Arendst Tasmota CVE-2026-38422 Remote Code Execution

A public exploit has been released for CVE-2026-38422, a critical remote code execution vulnerability affecting Arendst Tasmota devices. The vulnerability resides in the fetch_jpg() function and arises from combined buffer overflows, leading to potential device takeover, access to sensitive device secrets/credentials, and a guaranteed denial-of-service condition through a crash/reboot loop. The vulnerability was reported to MITRE on March 29, 2026, and CVE-2026-38422 was assigned. A patch was released by Tasmota in version 15.3.0.4. This exploit poses a significant threat to Tasmota devices running vulnerable versions with scripter support enabled that use fetchjp() to connect to external MJPEG servers, as it allows an attacker to execute arbitrary code remotely.

Attack Chain

1. The attacker identifies a vulnerable Tasmota device running a script that uses the fetchjp() function.
2. The attacker sets up a malicious server on ATTACKER_IP, designed to exploit the vulnerability.
3. The Tasmota device, through its script, initiates a connection to the attacker’s server (ATTACKER_IP:8887/stream) using the fetchjp() function.
4. Phase 1: The attacker’s server sends an HTTP 200 OK response with a boundary string of 80 characters, triggering an overflow in the boundary buffer.
5. Phase 2: The attacker’s server sends MJPEG frames with a Content-Length of 65537 bytes, causing an integer wraparound due to the uint16_t size variable, resulting in malloc(1) and readBytes(buff, 1).
6. The remaining 65536 bytes in the stream cause a heap/stream corruption.
7. This double corruption leads to remote code execution on the ESP32 device, or a guaranteed denial-of-service (DoS) condition.
8. The attacker gains full control of the device, including access to device secrets/credentials, or causes a continuous crash/reboot loop rendering the device unusable.

Impact

Successful exploitation of CVE-2026-38422 allows for complete device takeover, exposing sensitive information, and causing a guaranteed crash or reboot loop.

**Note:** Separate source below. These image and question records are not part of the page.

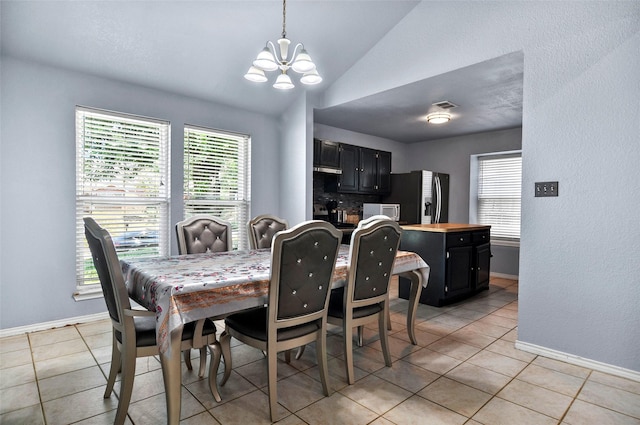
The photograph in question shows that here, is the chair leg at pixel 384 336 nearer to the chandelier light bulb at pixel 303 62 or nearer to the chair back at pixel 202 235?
the chair back at pixel 202 235

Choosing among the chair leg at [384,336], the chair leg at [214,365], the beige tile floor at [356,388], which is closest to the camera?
the beige tile floor at [356,388]

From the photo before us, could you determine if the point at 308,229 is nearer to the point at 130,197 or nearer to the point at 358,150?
the point at 130,197

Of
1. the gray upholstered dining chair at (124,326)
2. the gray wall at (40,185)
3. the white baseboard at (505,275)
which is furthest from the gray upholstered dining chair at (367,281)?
the white baseboard at (505,275)

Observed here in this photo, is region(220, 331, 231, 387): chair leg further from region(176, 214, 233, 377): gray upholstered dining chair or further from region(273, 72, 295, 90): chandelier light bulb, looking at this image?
region(273, 72, 295, 90): chandelier light bulb

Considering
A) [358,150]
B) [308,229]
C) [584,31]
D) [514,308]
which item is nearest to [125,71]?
[308,229]

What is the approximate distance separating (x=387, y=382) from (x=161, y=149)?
3.21 m

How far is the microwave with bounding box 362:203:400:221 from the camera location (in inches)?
215

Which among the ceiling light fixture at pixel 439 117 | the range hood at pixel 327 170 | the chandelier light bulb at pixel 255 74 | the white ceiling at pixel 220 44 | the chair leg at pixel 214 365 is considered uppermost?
the white ceiling at pixel 220 44

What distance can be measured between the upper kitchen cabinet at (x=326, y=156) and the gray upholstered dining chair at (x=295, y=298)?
10.1 ft

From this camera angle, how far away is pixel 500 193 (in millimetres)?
5727

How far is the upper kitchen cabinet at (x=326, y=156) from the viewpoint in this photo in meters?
4.95

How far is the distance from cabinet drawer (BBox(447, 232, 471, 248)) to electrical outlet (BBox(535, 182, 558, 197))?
1.24 metres

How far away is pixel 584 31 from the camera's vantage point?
248 cm

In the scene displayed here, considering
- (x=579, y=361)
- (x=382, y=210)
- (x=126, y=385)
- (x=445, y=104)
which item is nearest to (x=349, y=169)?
(x=382, y=210)
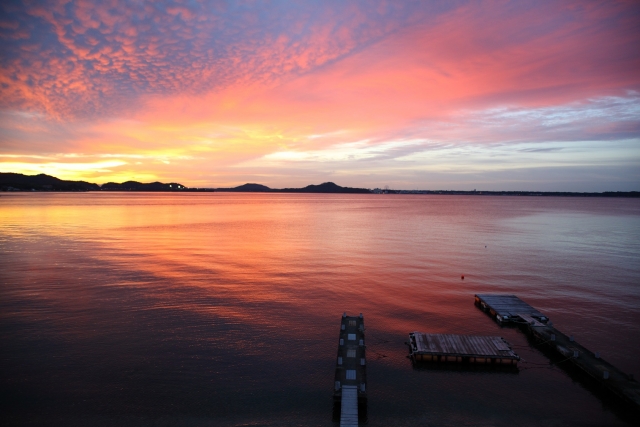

Any ESP32-based Tasmota device running version <= 15.3.0.3 with scripter support enabled and a script using fetchjp() is at risk. This can lead to significant disruption of services reliant on these devices, data breaches, and compromised device functionality. The CVSS score of 9.8 reflects the critical severity of this vulnerability.

Recommendation

• Upgrade all Tasmota devices to version 15.3.0.4 or later to patch CVE-2026-38422.
• Disable scripter support on Tasmota devices if it is not required, to mitigate the risk of fetchjp() exploitation.
• Monitor network traffic for connections initiated by Tasmota devices to unusual or untrusted external servers, using network connection monitoring and firewall logs (category network_connection, firewall).
• Deploy the Sigma rule “Detect Tasmota fetchjp() Command Execution” to identify potentially malicious use of the fetchjp() command in Tasmota scripts.
• Inspect Tasmota device logs (if available) for error messages related to memory corruption or crashes after connecting to external MJPEG streams.